- **Work instructions**
Show every line of the data below that contains the string "instances", treating uppercase and lowercase letters as different.

- **Data section**
⟨

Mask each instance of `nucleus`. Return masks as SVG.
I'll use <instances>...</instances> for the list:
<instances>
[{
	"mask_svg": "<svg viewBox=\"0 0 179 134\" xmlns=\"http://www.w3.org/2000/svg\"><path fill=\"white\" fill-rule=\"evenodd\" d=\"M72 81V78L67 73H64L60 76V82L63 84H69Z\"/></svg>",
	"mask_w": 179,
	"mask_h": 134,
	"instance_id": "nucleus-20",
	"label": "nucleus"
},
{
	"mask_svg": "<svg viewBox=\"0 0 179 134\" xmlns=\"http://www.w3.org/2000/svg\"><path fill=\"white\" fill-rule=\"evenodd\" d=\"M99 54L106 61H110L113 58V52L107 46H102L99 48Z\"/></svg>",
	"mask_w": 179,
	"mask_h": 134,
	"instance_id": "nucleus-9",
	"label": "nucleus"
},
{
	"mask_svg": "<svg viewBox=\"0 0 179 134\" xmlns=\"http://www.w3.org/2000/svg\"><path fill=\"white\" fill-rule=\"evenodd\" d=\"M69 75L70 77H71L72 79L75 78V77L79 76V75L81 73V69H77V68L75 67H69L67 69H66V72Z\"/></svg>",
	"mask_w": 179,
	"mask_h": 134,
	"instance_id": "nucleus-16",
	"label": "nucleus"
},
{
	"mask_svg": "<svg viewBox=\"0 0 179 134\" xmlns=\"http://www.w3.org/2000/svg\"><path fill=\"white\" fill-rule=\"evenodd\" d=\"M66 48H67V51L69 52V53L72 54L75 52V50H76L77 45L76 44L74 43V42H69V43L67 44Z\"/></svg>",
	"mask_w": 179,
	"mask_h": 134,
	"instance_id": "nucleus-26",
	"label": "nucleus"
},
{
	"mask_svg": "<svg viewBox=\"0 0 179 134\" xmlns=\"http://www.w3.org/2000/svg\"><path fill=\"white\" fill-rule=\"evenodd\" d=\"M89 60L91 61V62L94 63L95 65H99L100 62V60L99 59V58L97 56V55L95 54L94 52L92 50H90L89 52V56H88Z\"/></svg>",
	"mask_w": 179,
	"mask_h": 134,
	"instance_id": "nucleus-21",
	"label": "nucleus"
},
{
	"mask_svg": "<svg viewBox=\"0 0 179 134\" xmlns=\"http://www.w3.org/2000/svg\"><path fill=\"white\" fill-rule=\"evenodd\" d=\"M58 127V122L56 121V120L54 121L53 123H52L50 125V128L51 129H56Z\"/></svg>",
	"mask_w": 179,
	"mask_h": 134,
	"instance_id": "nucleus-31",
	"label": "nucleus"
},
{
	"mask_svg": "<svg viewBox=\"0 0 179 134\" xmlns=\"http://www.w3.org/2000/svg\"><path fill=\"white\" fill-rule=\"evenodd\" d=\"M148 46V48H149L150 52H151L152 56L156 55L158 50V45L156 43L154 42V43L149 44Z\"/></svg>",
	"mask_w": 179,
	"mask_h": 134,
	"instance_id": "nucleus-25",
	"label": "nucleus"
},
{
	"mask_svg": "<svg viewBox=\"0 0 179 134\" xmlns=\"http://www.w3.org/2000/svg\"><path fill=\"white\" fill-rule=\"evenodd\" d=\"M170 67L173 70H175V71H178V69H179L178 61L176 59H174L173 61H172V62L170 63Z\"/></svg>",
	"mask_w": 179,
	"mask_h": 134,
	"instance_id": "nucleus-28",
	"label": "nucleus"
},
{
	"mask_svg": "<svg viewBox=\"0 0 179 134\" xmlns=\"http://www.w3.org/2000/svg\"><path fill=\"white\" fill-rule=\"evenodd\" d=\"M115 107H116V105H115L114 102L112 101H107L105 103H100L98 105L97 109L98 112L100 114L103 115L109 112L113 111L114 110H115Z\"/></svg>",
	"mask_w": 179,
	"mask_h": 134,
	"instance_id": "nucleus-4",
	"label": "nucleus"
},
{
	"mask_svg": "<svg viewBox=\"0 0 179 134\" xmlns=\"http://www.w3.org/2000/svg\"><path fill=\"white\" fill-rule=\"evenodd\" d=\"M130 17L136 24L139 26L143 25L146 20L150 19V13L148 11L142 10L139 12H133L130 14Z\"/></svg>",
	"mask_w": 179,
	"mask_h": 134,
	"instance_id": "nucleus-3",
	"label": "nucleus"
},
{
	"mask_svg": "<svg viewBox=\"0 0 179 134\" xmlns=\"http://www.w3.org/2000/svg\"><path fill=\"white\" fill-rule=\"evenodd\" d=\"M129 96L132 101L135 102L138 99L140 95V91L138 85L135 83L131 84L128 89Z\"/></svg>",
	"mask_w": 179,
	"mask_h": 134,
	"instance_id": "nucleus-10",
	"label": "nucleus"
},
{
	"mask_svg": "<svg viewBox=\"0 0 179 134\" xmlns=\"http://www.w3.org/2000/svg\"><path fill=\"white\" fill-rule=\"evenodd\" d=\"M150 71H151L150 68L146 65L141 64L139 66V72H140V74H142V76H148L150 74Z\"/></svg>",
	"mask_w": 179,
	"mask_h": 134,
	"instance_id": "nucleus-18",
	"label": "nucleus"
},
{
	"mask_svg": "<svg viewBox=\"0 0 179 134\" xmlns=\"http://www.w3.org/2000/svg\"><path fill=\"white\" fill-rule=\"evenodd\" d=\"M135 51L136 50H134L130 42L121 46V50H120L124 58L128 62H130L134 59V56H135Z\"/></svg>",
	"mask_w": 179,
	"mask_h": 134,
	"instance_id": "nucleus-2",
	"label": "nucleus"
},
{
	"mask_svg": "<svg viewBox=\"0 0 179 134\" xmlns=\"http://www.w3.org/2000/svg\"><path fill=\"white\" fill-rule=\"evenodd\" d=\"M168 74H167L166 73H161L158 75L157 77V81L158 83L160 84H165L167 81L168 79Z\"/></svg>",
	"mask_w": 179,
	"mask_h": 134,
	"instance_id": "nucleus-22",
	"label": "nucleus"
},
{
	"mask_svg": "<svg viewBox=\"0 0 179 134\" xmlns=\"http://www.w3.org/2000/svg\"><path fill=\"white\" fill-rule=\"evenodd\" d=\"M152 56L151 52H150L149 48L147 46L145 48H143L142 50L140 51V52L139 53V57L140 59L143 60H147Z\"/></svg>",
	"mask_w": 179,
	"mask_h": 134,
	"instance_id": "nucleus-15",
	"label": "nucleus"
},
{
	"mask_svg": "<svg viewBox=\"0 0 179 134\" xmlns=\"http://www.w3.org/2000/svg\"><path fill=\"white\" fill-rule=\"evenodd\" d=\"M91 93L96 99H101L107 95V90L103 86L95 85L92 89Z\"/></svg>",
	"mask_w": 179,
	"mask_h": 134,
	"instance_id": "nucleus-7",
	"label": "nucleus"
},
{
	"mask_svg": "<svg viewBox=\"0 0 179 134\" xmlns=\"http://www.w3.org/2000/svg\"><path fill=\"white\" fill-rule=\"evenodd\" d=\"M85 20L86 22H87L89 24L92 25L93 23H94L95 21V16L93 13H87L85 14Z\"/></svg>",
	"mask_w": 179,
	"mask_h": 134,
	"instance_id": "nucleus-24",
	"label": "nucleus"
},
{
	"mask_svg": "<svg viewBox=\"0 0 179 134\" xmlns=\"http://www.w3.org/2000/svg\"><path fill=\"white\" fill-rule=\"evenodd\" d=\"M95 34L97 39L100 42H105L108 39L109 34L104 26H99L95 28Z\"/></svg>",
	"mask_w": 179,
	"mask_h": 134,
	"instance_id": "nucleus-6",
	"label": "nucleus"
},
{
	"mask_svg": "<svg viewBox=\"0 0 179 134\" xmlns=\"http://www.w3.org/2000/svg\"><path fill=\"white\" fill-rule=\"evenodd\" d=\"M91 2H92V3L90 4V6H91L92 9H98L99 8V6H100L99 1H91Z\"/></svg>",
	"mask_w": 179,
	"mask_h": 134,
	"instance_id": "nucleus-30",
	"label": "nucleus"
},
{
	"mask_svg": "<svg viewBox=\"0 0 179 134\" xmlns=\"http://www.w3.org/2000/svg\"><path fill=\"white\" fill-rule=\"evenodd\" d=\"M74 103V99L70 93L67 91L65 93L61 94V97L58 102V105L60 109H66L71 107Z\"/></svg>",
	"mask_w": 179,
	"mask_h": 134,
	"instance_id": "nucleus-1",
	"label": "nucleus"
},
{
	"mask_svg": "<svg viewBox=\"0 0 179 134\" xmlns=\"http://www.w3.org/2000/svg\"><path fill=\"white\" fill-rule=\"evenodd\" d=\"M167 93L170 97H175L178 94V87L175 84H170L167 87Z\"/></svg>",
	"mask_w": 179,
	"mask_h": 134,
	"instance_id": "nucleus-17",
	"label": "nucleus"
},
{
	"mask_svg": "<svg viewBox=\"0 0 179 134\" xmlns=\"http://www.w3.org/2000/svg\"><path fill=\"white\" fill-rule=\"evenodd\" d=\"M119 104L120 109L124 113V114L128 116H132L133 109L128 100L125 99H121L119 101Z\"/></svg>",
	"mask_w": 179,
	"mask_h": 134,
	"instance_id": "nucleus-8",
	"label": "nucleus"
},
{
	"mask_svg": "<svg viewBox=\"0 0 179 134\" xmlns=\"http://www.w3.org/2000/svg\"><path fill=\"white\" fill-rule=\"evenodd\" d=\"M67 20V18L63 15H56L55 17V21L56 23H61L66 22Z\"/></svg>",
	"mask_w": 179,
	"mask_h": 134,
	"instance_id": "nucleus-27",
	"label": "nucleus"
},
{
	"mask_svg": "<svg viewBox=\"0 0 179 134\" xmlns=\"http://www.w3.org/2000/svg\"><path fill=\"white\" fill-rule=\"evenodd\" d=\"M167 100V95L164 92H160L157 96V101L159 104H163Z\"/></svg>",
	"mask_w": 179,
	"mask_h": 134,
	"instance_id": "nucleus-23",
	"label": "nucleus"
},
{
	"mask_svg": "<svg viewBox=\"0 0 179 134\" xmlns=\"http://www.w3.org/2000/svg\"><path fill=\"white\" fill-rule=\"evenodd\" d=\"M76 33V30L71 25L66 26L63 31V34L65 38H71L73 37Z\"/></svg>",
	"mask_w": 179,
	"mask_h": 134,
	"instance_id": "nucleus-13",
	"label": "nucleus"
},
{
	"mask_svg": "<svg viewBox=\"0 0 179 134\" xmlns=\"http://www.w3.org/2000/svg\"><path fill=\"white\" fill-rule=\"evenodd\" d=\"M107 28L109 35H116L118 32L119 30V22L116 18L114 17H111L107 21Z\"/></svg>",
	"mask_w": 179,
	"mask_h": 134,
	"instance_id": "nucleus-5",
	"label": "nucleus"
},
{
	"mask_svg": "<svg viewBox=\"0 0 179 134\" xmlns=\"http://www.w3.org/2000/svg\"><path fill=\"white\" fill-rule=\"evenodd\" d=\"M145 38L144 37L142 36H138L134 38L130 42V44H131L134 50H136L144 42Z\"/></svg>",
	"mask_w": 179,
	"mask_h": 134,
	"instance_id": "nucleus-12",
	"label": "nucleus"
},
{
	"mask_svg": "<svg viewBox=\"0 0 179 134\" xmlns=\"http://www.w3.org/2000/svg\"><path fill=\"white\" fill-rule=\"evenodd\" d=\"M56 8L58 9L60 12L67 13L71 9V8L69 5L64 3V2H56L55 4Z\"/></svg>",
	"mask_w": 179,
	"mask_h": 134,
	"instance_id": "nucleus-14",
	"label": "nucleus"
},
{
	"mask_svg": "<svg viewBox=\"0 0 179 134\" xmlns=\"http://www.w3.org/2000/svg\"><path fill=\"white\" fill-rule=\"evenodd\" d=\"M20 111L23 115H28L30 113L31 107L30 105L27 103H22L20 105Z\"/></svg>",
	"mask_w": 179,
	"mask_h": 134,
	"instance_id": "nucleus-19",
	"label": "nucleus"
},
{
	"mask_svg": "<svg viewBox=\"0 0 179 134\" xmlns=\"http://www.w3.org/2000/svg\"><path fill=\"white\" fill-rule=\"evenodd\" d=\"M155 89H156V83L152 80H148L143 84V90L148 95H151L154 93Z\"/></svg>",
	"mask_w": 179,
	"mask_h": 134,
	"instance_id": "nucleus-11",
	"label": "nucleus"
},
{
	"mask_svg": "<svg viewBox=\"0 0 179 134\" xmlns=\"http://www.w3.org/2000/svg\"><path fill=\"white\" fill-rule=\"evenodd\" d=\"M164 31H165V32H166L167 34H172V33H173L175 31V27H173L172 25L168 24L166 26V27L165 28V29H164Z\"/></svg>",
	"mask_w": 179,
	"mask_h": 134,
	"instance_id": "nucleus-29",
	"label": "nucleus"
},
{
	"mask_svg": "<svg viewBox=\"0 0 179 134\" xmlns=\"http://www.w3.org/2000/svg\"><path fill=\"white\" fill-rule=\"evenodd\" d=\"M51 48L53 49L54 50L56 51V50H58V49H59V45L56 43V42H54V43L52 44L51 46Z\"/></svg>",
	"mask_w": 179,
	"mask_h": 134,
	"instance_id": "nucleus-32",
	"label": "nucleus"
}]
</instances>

⟩

- **Response**
I'll use <instances>...</instances> for the list:
<instances>
</instances>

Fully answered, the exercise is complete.